OpenSSL: Skip SSL_OP_NO_TLSv1_3 if not defined to fix LibreSSL build

LibreSSL v2.7 claims an OPENSSL_VERSION_NUMBER value that would indicate
that SSL_OP_NO_TLSv1_3 is available, but that does not seem to be the
case with LibreSSL. As such, skip this step based on whether
SSL_OP_NO_TLSv1_3 is defined to avoid build issues.

Signed-off-by: Jouni Malinen <j@w1.fi>

diff --git a/src/crypto/tls_openssl.c b/src/crypto/tls_openssl.c
index fa3094082528d07910709a063ff5bcc2cc79d78f..dd8022cdd81a544b02949469c94605fbb72b7743 100644 (file)
--- a/src/crypto/tls_openssl.c
+++ b/src/crypto/tls_openssl.c
@@ -4352,6 +4352,7 @@ int tls_connection_set_params(void *tls_ctx, struct tls_connection *conn,
        }
 #endif
 #if OPENSSL_VERSION_NUMBER >= 0x10101000L
+#ifdef SSL_OP_NO_TLSv1_3
        if (params->flags & TLS_CONN_EAP_FAST) {
                /* Need to disable TLS v1.3 at least for now since OpenSSL 1.1.1
                 * refuses to start the handshake with the modified ciphersuite
@@ -4359,6 +4360,7 @@ int tls_connection_set_params(void *tls_ctx, struct tls_connection *conn,
                wpa_printf(MSG_DEBUG, "OpenSSL: Disable TLSv1.3 for EAP-FAST");
                SSL_set_options(conn->ssl, SSL_OP_NO_TLSv1_3);
        }
+#endif /* SSL_OP_NO_TLSv1_3 */
 #endif
 #endif /* EAP_FAST || EAP_FAST_DYNAMIC || EAP_SERVER_FAST */

▶ _What to do_: Say whether each statement agrees with the patch, answering yes or no and quoting the deciding words: (a) the change is made in the file src/crypto/tls_openssl.c; (b) LibreSSL v2.7 claims a version number indicating that SSL_OP_NO_TLSv1_3 is unavailable; (c) the debug message printed when TLS v1.3 is disabled names EAP-FAST.

▶ _Provided records_:
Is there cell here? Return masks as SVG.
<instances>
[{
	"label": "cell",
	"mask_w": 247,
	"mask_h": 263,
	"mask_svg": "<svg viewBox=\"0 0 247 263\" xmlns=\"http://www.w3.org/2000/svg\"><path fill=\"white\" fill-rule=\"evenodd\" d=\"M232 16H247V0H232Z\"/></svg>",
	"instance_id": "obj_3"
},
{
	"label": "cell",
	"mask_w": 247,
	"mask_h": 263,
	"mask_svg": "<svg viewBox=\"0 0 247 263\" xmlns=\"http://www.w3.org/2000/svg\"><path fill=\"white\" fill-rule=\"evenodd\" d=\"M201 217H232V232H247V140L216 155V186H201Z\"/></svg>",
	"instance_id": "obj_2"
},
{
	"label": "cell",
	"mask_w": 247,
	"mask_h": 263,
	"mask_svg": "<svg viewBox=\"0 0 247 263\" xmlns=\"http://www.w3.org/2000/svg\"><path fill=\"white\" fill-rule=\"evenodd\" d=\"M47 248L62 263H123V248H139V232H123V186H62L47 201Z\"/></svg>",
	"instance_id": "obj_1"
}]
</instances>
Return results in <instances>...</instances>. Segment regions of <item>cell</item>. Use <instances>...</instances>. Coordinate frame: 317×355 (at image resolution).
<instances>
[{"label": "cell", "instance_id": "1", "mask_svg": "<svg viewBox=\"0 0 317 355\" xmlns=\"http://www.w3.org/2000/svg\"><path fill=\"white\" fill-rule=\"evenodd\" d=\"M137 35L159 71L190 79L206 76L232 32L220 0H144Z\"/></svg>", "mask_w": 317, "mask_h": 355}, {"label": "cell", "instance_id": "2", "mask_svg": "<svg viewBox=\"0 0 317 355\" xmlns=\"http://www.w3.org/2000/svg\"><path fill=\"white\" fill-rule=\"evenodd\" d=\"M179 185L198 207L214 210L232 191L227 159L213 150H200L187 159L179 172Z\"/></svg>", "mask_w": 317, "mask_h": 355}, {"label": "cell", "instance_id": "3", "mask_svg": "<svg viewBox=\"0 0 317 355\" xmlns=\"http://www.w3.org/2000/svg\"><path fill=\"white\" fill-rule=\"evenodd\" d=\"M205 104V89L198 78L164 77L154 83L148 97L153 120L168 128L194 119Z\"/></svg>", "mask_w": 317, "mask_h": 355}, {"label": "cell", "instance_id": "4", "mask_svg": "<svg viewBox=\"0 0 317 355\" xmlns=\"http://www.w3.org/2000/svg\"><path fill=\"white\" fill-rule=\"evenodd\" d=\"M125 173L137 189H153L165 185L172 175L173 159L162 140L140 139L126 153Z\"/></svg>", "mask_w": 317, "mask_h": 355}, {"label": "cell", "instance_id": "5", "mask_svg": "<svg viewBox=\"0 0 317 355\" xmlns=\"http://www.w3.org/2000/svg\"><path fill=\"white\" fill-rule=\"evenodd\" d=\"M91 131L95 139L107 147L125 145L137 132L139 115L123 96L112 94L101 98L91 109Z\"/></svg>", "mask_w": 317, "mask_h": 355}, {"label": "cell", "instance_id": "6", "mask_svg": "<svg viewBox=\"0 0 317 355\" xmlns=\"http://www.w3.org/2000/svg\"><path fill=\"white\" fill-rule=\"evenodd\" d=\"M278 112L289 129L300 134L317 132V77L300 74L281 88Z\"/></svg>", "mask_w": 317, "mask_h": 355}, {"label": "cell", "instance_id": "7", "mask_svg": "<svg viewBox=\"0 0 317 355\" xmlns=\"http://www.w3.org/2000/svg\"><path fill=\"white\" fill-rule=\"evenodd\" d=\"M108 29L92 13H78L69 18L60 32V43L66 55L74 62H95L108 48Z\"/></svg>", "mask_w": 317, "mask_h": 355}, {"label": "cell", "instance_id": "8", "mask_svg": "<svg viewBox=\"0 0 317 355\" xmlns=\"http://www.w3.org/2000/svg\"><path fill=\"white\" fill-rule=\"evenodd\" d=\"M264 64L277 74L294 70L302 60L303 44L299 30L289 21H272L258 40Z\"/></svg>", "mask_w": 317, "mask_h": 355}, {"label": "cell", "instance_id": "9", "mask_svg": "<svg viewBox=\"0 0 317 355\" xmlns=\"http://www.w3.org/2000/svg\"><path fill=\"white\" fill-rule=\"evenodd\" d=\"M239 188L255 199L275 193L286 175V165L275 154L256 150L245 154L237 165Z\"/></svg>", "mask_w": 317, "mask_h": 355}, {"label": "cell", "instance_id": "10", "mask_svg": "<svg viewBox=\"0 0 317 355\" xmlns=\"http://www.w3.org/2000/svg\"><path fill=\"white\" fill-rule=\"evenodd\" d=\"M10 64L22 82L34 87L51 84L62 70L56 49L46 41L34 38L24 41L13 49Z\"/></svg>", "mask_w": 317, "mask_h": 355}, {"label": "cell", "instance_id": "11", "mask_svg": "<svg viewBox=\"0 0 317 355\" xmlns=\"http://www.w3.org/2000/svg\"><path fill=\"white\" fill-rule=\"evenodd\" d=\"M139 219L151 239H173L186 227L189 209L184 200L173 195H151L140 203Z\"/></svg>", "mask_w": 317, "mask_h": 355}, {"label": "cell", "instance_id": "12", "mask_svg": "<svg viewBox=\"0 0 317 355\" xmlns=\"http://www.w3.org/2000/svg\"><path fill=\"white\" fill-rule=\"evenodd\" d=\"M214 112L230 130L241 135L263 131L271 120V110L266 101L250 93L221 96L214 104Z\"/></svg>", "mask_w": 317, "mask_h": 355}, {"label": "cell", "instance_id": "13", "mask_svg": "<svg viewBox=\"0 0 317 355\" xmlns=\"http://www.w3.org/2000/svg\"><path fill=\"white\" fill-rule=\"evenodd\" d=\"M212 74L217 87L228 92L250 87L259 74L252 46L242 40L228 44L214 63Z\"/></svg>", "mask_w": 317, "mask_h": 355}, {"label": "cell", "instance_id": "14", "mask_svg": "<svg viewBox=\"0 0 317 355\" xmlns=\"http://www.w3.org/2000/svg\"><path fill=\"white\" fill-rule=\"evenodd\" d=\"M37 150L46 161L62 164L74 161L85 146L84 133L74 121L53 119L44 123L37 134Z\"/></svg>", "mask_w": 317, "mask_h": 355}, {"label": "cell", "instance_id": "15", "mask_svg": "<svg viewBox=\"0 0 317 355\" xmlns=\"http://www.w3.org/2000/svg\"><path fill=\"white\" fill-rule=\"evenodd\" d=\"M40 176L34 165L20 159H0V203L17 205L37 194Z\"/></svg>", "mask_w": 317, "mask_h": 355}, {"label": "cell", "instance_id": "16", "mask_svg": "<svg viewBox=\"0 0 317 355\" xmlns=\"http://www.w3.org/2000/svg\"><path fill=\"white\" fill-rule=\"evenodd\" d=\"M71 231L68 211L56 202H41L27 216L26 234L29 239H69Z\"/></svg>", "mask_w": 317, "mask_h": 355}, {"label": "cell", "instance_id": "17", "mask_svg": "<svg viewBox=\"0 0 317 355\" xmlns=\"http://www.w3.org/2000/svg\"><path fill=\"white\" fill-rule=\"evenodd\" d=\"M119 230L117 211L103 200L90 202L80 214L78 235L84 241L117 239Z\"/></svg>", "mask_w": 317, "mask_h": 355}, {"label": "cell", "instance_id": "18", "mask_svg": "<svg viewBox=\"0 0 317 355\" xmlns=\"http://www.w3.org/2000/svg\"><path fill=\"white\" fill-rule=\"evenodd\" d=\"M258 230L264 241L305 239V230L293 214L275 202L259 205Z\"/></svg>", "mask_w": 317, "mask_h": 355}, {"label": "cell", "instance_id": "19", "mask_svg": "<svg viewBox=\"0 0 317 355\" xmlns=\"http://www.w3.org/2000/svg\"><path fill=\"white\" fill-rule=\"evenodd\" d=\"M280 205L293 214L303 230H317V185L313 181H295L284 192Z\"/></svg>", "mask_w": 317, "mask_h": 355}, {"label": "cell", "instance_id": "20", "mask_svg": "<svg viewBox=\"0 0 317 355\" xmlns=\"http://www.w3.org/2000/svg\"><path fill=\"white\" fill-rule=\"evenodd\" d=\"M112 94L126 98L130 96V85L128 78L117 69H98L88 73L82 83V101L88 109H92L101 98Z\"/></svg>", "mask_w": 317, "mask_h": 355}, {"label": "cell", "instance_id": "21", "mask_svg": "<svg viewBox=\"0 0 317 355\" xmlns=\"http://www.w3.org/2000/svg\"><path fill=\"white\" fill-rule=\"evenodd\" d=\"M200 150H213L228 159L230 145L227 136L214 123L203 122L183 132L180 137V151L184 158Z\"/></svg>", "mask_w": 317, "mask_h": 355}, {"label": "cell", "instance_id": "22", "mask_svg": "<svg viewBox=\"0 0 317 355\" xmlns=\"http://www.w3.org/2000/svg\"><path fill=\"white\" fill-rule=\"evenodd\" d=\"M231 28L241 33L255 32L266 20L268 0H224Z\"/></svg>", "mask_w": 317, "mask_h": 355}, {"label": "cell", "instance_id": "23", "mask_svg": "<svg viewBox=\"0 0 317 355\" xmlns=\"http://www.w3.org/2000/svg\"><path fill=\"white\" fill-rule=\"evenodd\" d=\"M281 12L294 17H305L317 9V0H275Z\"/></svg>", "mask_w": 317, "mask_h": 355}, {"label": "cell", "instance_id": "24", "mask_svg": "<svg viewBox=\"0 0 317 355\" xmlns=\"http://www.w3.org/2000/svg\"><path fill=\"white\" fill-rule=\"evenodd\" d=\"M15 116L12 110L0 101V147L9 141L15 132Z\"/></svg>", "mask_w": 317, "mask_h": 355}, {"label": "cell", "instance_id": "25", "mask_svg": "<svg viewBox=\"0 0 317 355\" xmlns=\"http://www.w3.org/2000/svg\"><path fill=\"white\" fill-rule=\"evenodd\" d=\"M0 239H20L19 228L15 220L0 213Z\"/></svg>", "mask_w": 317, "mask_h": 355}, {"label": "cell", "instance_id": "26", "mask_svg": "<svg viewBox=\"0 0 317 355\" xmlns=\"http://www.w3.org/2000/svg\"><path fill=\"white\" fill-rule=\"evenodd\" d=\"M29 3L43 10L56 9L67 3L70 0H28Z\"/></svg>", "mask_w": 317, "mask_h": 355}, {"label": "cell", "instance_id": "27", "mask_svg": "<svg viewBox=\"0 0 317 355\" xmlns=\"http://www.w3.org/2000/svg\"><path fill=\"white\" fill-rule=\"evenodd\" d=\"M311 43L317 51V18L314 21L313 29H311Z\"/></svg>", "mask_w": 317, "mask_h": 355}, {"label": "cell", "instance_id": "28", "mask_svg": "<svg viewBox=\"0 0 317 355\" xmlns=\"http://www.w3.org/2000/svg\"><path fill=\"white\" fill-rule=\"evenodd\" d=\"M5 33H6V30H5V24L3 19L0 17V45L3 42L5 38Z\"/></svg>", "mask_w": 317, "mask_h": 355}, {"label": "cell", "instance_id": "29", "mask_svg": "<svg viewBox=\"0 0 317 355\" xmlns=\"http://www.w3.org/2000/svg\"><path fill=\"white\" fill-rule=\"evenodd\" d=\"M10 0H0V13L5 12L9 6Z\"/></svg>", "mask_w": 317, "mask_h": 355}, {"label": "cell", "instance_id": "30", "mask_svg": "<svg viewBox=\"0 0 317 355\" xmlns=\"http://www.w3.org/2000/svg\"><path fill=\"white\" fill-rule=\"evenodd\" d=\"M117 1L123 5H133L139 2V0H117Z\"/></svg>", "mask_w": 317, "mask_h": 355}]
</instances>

▶ _Task response_:
(a) Yes: "diff --git a/src/crypto/tls_openssl.c b/src/crypto/tls_openssl.c"
(b) No: "LibreSSL v2.7 claims an OPENSSL_VERSION_NUMBER value that would indicate that SSL_OP_NO_TLSv1_3 is available"
(c) Yes: "OpenSSL: Disable TLSv1.3 for EAP-FAST"